■ **PROBLEM STATEMENT**:
Return exactly the lines that run from the one containing "Within the point" to the end of the entries, with both ends included.

(Spatial question records)
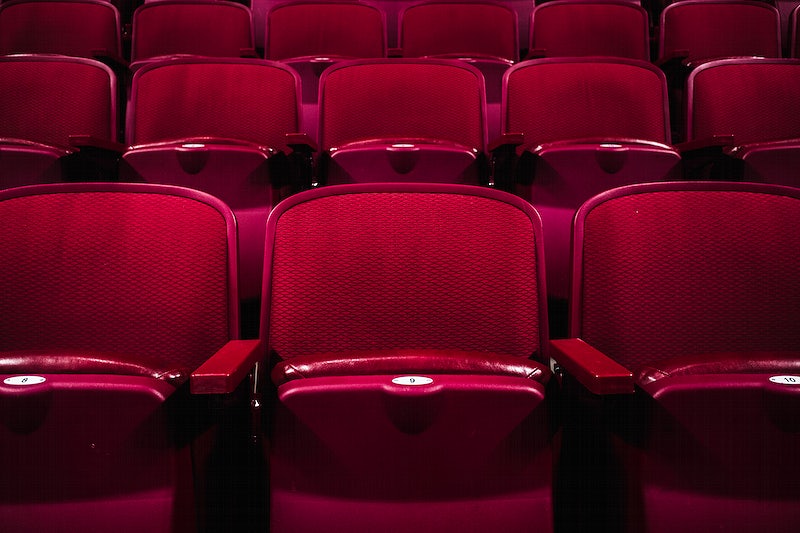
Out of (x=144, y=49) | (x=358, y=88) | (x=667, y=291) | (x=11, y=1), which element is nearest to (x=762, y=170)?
(x=667, y=291)

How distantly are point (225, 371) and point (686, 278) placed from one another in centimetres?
23

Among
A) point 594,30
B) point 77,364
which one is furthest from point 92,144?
point 594,30

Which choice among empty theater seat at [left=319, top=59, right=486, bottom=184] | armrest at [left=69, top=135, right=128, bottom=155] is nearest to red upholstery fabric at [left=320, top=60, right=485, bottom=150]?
empty theater seat at [left=319, top=59, right=486, bottom=184]

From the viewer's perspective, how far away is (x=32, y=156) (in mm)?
435

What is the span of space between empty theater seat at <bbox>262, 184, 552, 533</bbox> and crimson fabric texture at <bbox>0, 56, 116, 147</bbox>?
0.36 m

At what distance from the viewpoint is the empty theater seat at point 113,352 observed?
22 cm

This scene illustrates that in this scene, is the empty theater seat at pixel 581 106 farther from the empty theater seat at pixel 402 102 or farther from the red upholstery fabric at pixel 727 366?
the red upholstery fabric at pixel 727 366

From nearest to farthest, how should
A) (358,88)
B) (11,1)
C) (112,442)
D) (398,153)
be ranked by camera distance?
(112,442) < (398,153) < (358,88) < (11,1)

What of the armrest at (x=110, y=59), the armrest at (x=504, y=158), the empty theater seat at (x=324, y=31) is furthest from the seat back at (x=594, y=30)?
the armrest at (x=110, y=59)

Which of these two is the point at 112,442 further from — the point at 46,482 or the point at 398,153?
the point at 398,153

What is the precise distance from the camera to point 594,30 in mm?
829

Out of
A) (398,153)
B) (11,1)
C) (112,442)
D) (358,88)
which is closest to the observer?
(112,442)

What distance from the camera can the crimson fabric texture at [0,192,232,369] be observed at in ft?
0.99

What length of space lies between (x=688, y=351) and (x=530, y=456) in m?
0.12
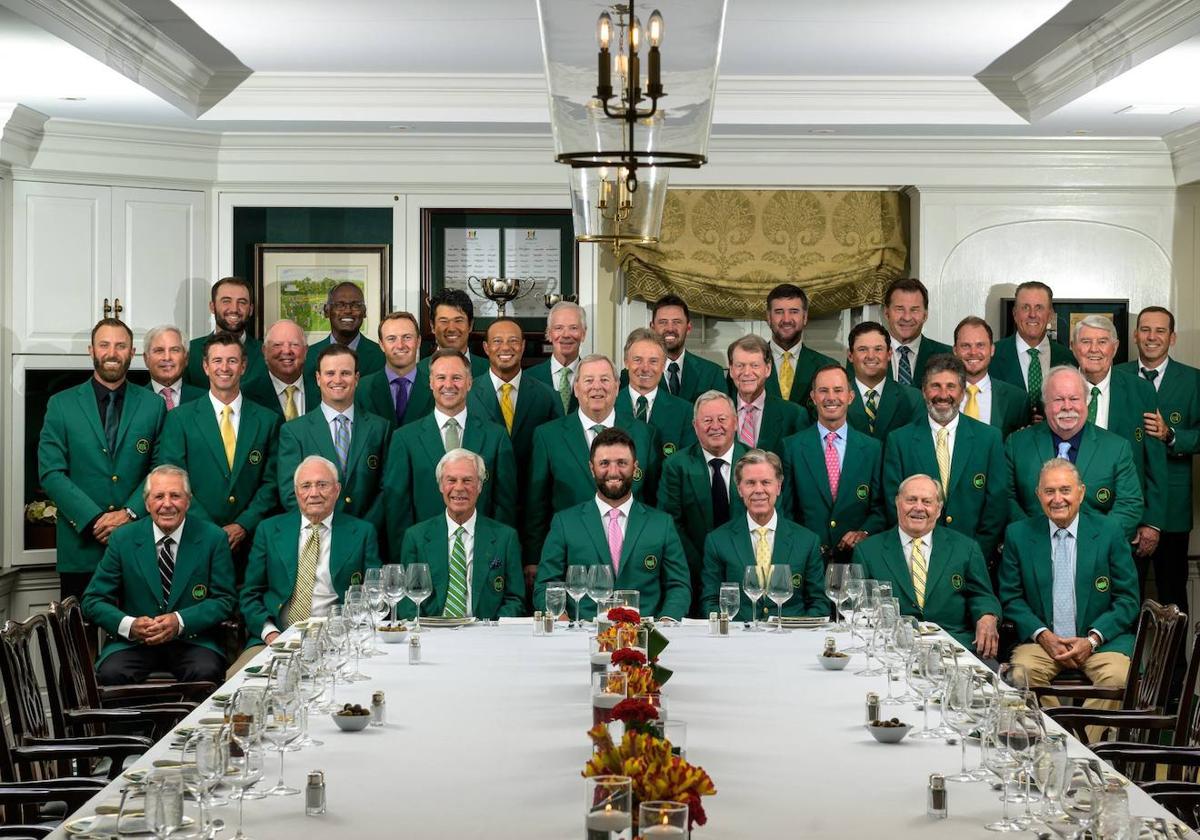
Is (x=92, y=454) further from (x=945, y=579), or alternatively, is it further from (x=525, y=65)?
(x=945, y=579)

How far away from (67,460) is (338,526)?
1.73m

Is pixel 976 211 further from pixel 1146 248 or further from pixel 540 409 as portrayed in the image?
pixel 540 409

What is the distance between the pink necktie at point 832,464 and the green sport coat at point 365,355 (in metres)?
2.17

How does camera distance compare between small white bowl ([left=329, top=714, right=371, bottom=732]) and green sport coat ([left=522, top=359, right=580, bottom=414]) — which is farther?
green sport coat ([left=522, top=359, right=580, bottom=414])

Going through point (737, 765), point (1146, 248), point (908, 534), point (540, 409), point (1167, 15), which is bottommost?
point (737, 765)

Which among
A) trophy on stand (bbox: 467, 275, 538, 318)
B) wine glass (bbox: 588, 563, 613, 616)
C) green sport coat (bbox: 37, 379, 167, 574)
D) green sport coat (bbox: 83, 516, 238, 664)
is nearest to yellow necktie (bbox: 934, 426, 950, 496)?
wine glass (bbox: 588, 563, 613, 616)

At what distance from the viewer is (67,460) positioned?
6.43m

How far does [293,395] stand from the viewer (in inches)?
267

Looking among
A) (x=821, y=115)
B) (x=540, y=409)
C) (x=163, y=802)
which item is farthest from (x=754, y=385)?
(x=163, y=802)

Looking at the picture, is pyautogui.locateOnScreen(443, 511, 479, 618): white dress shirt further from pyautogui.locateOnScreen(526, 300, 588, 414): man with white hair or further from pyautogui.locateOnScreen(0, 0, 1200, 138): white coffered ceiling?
pyautogui.locateOnScreen(0, 0, 1200, 138): white coffered ceiling

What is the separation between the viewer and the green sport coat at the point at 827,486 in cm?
595

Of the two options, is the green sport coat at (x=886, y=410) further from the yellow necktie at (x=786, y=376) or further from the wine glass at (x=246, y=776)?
the wine glass at (x=246, y=776)

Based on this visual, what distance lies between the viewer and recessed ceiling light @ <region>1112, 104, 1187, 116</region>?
6746mm

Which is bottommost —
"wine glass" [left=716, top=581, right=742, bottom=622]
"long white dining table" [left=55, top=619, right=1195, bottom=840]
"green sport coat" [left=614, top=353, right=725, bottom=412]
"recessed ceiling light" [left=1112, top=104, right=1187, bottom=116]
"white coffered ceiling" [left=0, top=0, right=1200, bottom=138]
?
"long white dining table" [left=55, top=619, right=1195, bottom=840]
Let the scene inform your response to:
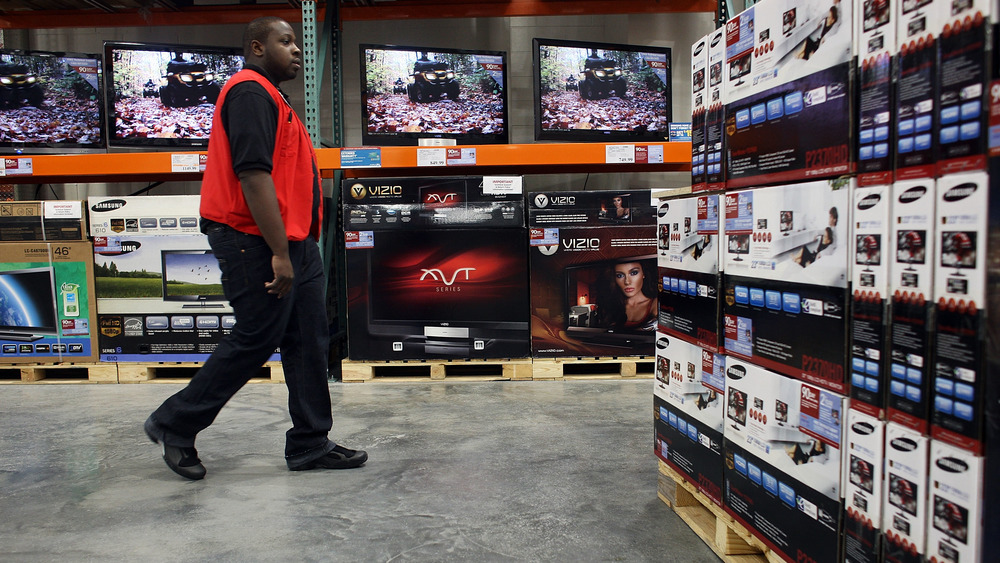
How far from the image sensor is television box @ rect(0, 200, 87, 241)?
4.48 m

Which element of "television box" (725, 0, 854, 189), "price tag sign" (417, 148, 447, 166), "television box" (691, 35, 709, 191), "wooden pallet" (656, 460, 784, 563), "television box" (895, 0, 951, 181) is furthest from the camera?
"price tag sign" (417, 148, 447, 166)

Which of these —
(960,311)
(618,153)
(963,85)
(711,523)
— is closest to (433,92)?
(618,153)

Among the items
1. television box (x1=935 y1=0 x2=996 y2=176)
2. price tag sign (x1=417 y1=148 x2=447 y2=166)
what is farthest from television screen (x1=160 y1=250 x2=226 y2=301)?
television box (x1=935 y1=0 x2=996 y2=176)

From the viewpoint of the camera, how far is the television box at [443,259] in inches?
173

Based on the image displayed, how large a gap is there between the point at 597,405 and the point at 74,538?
255 cm

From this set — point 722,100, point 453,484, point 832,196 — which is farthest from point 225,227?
point 832,196

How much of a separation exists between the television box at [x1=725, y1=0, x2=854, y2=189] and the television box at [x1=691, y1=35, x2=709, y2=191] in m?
0.15

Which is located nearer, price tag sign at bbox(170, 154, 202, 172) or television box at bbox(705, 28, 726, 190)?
television box at bbox(705, 28, 726, 190)

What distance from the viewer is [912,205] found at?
128 centimetres

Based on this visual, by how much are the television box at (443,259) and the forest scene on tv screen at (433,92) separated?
611 millimetres

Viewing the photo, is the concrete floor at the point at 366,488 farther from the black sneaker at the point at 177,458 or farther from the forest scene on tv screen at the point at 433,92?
the forest scene on tv screen at the point at 433,92

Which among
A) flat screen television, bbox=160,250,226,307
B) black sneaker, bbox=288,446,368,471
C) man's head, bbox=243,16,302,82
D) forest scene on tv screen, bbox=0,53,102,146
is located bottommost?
black sneaker, bbox=288,446,368,471

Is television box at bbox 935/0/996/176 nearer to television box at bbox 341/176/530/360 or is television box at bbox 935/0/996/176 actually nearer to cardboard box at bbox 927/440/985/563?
cardboard box at bbox 927/440/985/563

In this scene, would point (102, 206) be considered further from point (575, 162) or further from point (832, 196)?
point (832, 196)
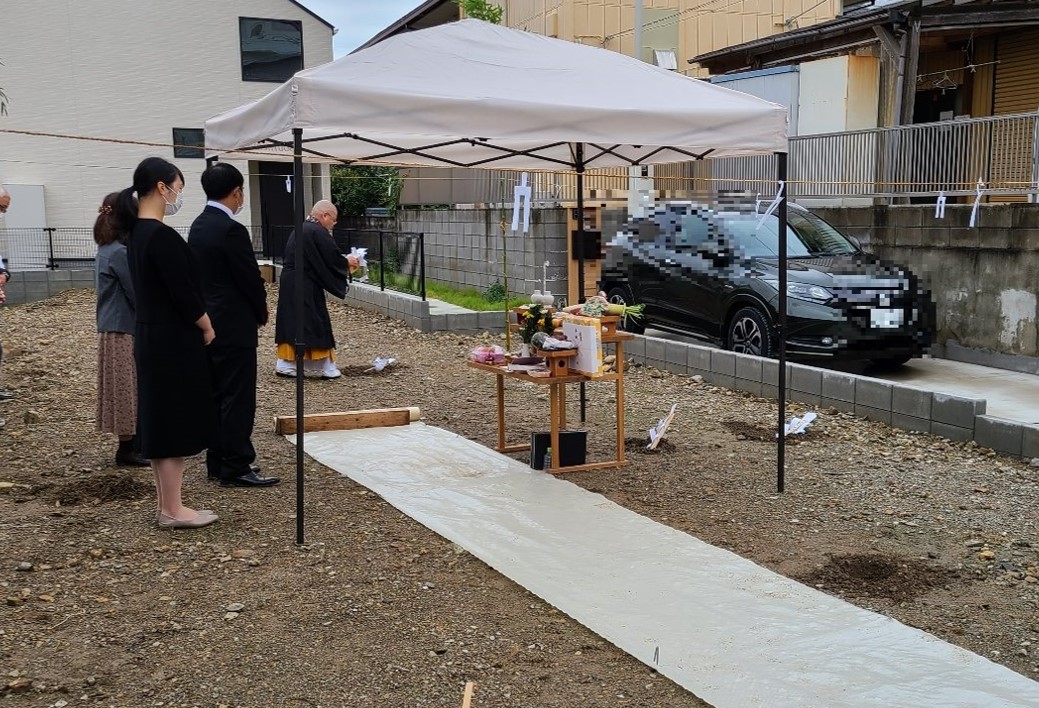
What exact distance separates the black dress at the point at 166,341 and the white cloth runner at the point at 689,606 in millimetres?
1283

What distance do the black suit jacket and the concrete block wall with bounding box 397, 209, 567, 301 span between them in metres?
7.88

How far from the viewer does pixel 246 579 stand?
423cm

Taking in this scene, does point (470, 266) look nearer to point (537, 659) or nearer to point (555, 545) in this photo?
point (555, 545)

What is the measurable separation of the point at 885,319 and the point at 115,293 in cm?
632

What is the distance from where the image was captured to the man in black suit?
531cm

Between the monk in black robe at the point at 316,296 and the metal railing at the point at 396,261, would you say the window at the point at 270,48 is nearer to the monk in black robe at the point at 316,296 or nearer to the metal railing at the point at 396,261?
the metal railing at the point at 396,261

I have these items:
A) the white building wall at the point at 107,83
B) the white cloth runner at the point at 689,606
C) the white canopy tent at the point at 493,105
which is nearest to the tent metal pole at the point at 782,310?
the white canopy tent at the point at 493,105

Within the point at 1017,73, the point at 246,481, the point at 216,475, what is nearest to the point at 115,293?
the point at 216,475

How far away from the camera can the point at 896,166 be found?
36.1 feet

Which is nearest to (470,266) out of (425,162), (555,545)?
(425,162)

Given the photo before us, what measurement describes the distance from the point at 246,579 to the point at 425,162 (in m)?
3.88

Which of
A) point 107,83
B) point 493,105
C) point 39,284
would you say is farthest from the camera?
point 107,83

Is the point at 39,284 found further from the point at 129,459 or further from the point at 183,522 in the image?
the point at 183,522

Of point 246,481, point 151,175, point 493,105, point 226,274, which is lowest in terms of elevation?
point 246,481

■ **ANSWER TO THE PROBLEM**:
Within the point at 1017,73, the point at 246,481, the point at 216,475, what is nearest to the point at 115,293?
the point at 216,475

How far away from the camera can the point at 896,166 be found?
36.1 feet

Which is nearest to (470,266) out of (425,162), (555,545)?
(425,162)

Given the photo before us, what measurement describes the distance from the point at 246,579 to the point at 425,162 (in m)?
3.88

Which of
A) point 107,83
B) point 493,105
C) point 39,284
would you say is farthest from the camera?
point 107,83

Is the point at 39,284 found further from the point at 129,459 or further from the point at 183,522 in the image?
the point at 183,522

Of point 246,481, point 151,175, point 493,105, point 226,274, which is lowest in terms of elevation?
point 246,481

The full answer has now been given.